Free movement benefits all workers. Without it, migrants are more vulnerable to hyper-exploitation, making downward pressure on wages more likely. Limiting it would damage the economy and hit living standards.

Britain and the EU should welcome migration across Europe and from beyond.

In government, we should maintain and extend free movement; scrap the net migration target; strengthen refugee rights; dismantle the brutal anti-migrant regime built over decades; abolish immigration detention centres; ensure the right to family reunion; end use of “no recourse to public funds”; end use of landlords and health workers as border guards; and reverse attacks on migrants’ access to the NHS.

(250 words)

[This resolution was written by the Labour Campaign for Free Movement.]



Conference notes that on 18 August the Bakers, Food and Allied Workers’ Union announced Britain’s first ever McDonald’s strike, on 4 September in Cambridge and Crayford – demanding £10ph, guaranteed secure hours and union recognition. This is a big deal.

On 4-5 August Picturehouse cinema workers (part of Cineworld) struck again in their year-long dispute to win the Living Wage, decent maternity and sick pay, and union recognition.

We note the recent victories against outsourcing and casualisation won by cleaners at LSE and SOAS.

Labour wholeheartedly supports workers’ struggles. Our manifesto rightly said: “the most effective way to maintain good rights at work is collectively through a union”. Strong unions, freed from legal shackles and bolstered by positive legal rights, will be key to tackling poverty, insecurity and inequality, transforming society and creating an economy that works for the many, not the few.
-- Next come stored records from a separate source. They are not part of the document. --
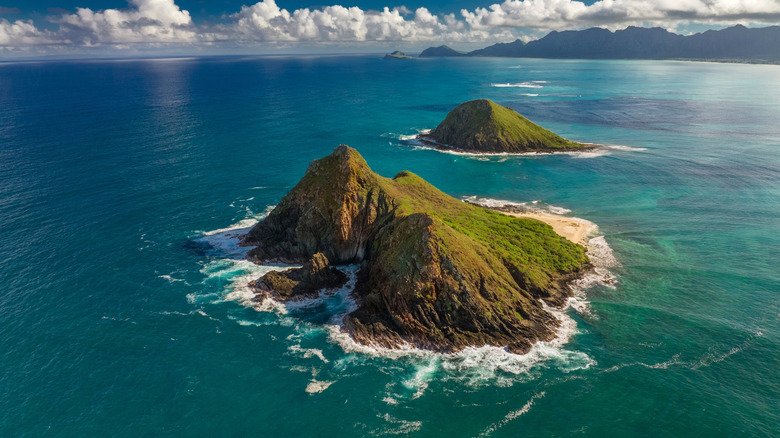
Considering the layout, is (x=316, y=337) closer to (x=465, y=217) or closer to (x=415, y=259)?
(x=415, y=259)

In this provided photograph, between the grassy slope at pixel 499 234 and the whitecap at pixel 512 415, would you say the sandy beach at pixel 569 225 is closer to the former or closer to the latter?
the grassy slope at pixel 499 234

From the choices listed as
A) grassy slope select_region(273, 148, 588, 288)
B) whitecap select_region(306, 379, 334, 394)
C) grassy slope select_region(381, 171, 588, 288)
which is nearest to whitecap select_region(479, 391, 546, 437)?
whitecap select_region(306, 379, 334, 394)

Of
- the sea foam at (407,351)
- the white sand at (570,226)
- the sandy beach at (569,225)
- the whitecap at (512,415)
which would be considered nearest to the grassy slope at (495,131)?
the sandy beach at (569,225)

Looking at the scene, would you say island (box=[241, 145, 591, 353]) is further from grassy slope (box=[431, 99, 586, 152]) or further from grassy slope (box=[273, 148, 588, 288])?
grassy slope (box=[431, 99, 586, 152])

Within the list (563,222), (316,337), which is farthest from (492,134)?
(316,337)

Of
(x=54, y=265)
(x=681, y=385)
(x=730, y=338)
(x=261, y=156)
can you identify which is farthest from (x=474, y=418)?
(x=261, y=156)

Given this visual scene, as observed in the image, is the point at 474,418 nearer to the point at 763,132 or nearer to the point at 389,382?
the point at 389,382
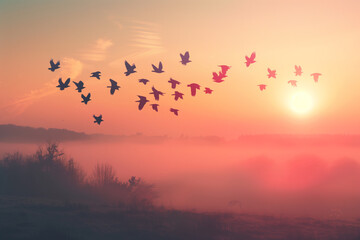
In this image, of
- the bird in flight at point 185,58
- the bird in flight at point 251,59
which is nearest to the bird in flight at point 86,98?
the bird in flight at point 185,58

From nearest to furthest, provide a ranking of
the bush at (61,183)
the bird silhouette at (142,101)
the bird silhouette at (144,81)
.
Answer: the bird silhouette at (142,101), the bird silhouette at (144,81), the bush at (61,183)

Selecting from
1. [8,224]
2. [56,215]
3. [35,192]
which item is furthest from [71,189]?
[8,224]

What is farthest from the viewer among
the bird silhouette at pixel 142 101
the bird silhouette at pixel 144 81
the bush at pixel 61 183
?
the bush at pixel 61 183

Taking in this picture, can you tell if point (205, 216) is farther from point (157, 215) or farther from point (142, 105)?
point (142, 105)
For unions to be effective, workers need an effective right to strike. We note that conference 2015 voted unanimously to “legislate for strong rights to unionise, win recognition and collective bargaining, strike, picket and take solidarity action”.

Labour will
• Support all workers standing up for their rights.
• Integrate campaigns for policies like £10ph and scrapping zero hours contracts with supporting strikes and workers’ struggles.
• Scrap all anti-union laws and introduce a strong legal charter of workers’ rights – to unionise; win recognition and collective bargaining; strike, for purposes of workers’ own choosing including in solidarity with other workers and for political goals; and picket freely.

(246 words)



Conference notes that on August 9, 2007, BNP Paribas froze three of its funds due to “the complete evaporation of liquidity in certain market segments”: it is now a decade since the banks sparked a global economic crisis.

Despite the £850bn bailout and public guarantee of the UK banking sector, we are alarmed to note that on 3 August 2017, the governor of the Bank of England warned of the dangers of the UK returning to the “light touch” banking regulation that contributed to the post-2007 financial crisis.
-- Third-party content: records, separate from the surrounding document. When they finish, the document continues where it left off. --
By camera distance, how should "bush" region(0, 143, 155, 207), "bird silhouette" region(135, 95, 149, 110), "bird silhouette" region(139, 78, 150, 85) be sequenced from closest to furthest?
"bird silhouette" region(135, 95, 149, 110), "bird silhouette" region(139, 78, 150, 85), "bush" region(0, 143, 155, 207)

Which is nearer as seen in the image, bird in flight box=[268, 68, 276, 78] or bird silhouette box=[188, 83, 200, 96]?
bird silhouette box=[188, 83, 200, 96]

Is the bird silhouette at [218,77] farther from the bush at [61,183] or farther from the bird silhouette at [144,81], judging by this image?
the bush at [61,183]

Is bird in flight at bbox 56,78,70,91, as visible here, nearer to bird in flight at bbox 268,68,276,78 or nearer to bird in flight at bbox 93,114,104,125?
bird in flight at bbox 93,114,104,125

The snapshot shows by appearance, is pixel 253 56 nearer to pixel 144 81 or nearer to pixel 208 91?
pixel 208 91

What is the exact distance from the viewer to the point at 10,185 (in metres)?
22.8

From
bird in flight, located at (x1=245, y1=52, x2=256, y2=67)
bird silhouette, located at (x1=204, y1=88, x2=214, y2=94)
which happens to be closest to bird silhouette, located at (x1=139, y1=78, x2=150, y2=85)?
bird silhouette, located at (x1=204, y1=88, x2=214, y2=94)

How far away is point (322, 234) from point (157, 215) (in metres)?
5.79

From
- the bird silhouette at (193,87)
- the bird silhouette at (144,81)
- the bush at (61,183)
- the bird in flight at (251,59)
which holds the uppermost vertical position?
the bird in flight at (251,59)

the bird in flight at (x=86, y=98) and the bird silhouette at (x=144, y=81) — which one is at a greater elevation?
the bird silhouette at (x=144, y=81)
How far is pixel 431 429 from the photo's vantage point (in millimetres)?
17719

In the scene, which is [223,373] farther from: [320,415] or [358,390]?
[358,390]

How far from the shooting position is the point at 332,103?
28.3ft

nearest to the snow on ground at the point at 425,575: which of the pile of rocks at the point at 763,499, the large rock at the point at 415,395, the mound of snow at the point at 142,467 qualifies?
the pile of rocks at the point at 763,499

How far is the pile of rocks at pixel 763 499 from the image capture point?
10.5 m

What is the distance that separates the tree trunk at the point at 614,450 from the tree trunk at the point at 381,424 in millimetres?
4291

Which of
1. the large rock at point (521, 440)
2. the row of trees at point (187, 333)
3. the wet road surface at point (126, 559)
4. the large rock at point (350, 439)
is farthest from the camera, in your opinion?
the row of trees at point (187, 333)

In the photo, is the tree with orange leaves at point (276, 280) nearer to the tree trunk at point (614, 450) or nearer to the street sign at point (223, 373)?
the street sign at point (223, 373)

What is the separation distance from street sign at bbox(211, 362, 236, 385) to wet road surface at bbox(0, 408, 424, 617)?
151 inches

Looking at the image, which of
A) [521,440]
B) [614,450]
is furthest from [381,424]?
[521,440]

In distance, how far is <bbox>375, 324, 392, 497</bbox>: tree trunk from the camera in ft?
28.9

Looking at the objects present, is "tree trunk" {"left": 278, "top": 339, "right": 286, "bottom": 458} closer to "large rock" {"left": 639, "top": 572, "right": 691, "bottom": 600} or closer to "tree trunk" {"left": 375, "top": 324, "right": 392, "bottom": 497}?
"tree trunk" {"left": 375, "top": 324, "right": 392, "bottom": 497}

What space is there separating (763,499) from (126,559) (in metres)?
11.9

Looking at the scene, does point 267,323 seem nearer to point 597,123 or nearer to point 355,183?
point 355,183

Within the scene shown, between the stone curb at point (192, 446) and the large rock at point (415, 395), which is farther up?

We note the 21 August announcement from consumer group Which? that bank branches are shutting at a rate of ten a day.

Since the credit crunch bankers’ bonuses have totalled £128bn, while virtually all working people have suffered austerity. The situation is already intolerable. Another banking crisis would have dire consequences.

We can have no confidence in a private banking sector subject only to “regulatory oversight”. Democratic public ownership is imperative in order to guarantee economic security. We can’t control what we don’t own.
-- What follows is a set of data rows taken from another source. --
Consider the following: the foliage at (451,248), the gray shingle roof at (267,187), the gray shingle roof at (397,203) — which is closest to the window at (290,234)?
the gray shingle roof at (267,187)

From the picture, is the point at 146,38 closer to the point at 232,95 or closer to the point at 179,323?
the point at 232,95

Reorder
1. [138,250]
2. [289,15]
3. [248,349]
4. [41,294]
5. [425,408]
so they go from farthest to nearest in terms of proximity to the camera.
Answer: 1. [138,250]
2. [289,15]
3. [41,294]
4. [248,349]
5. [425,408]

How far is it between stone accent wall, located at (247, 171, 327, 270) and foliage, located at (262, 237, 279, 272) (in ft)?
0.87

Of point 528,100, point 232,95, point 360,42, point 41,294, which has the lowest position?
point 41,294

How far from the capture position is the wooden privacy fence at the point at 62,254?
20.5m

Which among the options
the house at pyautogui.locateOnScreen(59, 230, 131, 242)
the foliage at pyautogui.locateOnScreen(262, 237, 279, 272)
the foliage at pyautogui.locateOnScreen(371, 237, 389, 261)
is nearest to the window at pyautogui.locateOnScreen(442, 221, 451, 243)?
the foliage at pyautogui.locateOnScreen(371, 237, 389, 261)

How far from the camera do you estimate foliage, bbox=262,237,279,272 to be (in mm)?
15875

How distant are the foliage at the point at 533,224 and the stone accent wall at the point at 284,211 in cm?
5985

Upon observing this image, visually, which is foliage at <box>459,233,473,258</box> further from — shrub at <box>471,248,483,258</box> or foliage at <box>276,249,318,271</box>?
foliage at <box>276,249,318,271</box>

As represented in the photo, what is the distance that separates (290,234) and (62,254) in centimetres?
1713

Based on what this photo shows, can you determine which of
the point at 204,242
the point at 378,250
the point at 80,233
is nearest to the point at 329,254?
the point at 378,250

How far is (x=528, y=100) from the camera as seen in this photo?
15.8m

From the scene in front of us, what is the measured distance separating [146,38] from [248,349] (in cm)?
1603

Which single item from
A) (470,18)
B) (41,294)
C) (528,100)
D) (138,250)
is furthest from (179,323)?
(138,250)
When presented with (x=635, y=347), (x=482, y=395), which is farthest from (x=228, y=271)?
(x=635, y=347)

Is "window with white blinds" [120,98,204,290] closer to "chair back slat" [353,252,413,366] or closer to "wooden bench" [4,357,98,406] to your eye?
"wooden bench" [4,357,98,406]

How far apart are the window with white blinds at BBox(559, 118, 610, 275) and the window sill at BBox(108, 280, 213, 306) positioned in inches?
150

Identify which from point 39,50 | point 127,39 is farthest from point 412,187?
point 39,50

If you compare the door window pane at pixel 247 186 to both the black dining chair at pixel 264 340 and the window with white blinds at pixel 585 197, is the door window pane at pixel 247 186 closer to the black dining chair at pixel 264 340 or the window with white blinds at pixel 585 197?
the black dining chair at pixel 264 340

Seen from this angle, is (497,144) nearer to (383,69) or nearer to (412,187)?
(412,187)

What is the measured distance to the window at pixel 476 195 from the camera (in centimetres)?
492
We therefore applaud and adopt the TUC’s policy to nationalise the banks and create a “publicly owned banking service, democratically and accountably managed… [to] play a central role in building a sustainable economy, investing in transport, green industries, housing, creating jobs and assisting recovery in the interests of working people”.

Conference resolves specifically that the next Labour government will bring the largest retail, commercial and investment banks into 100% democratic public ownership, with compensation only for small shareholders.